I see the following with latest Polly (274430):

$opt test.ll  -polly-scops  -polly-process-unprofitable -polly-invariant-load-hoisting=false -analyze

    Invariant Accesses: {
    }
    Context:
    {  :  }
    Assumed Context:
    {  :  }
    Invalid Context:
    {  : 1 = 0 }
    Alias Groups (0):
        n/a
    Statements {
    	Stmt_loop
...
    	Stmt_loop_next
            Domain :=
                { Stmt_loop_next[0] };
            Schedule :=
                { Stmt_loop_next[i0] -> [0, 1] };
            MustWriteAccess :=	[Reduction Type: NONE] [Scalar: 1]
                { Stmt_loop_next[i0] -> MemRef_val__phi[] };
            ReadAccess :=	[Reduction Type: NONE] [Scalar: 0]
                { Stmt_loop_next[i0] -> MemRef_a[1] };
    }

$opt test.ll  -polly-scops  -polly-process-unprofitable -analyze
    Invariant Accesses: {
            ReadAccess :=	[Reduction Type: NONE] [Scalar: 0]
                { Stmt_loop_next[i0] -> MemRef_a[1] };
            Execution Context: {  : 1 = 0 }
    }
    Context:
    {  :  }
    Assumed Context:
    {  :  }
    Invalid Context:
    {  : 1 = 0 }
    Statements {
    	Stmt_loop
...
    	Stmt_loop_next
            Domain :=
                { Stmt_loop_next[0] };
            Schedule :=
                { Stmt_loop_next[i0] -> [0, 1] };
            MustWriteAccess :=	[Reduction Type: NONE] [Scalar: 1]
                { Stmt_loop_next[i0] -> MemRef_val__phi[] };
    }

Even though Stmt_loop_next is always executed, it has an empty execution context when hoisted.
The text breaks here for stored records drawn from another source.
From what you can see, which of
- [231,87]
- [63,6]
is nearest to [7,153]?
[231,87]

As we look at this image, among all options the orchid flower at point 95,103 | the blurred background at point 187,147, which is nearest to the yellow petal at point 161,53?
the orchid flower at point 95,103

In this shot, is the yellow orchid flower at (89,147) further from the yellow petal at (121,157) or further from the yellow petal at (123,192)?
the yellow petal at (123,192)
This seems incorrect.

It seems the reason is that the subscript expression of the hoisted memory access
is "{0,+,4}<%loop>" and does not have nsw/nuw annotations. As a result, the
invalid context computed in MemoryAccess::getPwAff is non-empty '{ [i0] : i0 <= -2305843009213693953 or i0 >= 2305843009213693952 }' and will -- when projected on the parameters -- indicate that any execution of this memory access is invalid and consequently won't happen.

It seems we have a mismatch here. The invalid-context of the entire scop still allows the scop to be executed while we assume locally that some parts won't be executed.
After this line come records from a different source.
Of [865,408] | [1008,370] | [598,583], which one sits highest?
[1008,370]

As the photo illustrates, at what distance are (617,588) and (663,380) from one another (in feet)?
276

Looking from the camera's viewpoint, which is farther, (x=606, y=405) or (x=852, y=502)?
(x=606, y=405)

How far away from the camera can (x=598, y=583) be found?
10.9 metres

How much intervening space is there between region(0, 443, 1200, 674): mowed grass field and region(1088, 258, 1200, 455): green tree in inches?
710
The following patch fixes this bug as well as the LNT bug we see in MultiSource/Applications/JM/lencod:

--- a/lib/Analysis/ScopInfo.cpp
+++ b/lib/Analysis/ScopInfo.cpp
@@ -869,7 +869,9 @@ void MemoryAccess::dump() const { print(errs()); }
 __isl_give isl_pw_aff *MemoryAccess::getPwAff(const SCEV *E) {
   auto *Stmt = getStatement();
   PWACtx PWAC = Stmt->getParent()->getPwAff(E, Stmt->getEntryBlock());
-  InvalidDomain = isl_set_union(InvalidDomain, PWAC.second);
+  isl_set *StmtDom = isl_set_reset_tuple_id(getStatement()->getDomain());
+  isl_set *NewInvalidDom = isl_set_intersect(StmtDom, PWAC.second);
+  InvalidDomain = isl_set_union(InvalidDomain, NewInvalidDom);
   return PWAC.first;
 }

It restricts the invalid accesses to the memory accesses that are actually executed, which in this very case is enough to fix this issue as the only value of i0 that is every executed is i0 = 0, and the problematic values of i0 are larger.
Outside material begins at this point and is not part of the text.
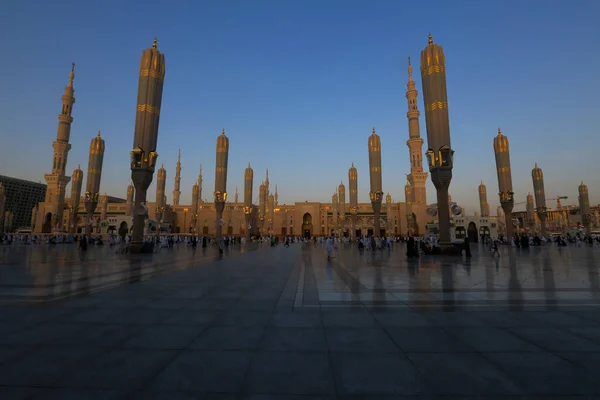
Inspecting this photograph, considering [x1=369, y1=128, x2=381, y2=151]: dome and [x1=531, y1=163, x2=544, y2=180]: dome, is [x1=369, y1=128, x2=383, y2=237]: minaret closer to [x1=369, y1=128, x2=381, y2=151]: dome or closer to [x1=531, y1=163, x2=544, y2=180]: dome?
[x1=369, y1=128, x2=381, y2=151]: dome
It would probably also make sense to collect the invalid context from the MemoryAccesses to ensure we won't get into a situation again where these invalid contexts are used, but not enforced by our run-time checks.

Johannes, any thoughts on this?
 
Best,
Tobias

Comment 6 Tobias Grosser 2016-07-11 07:21:40 PDT

I committed the fix proposed below in r275053. This addresses the most obvious issues and should make the buildbots green again.

We may still need to review the load hoisting code more carefully. The fact that the run-time check we construct does not take into account the invalid-assumptions we derive for memory accesses looks rather fragile and would clearly benefit from some further review and testing. Unfortunately, Johannes is currently not available to help with these issues.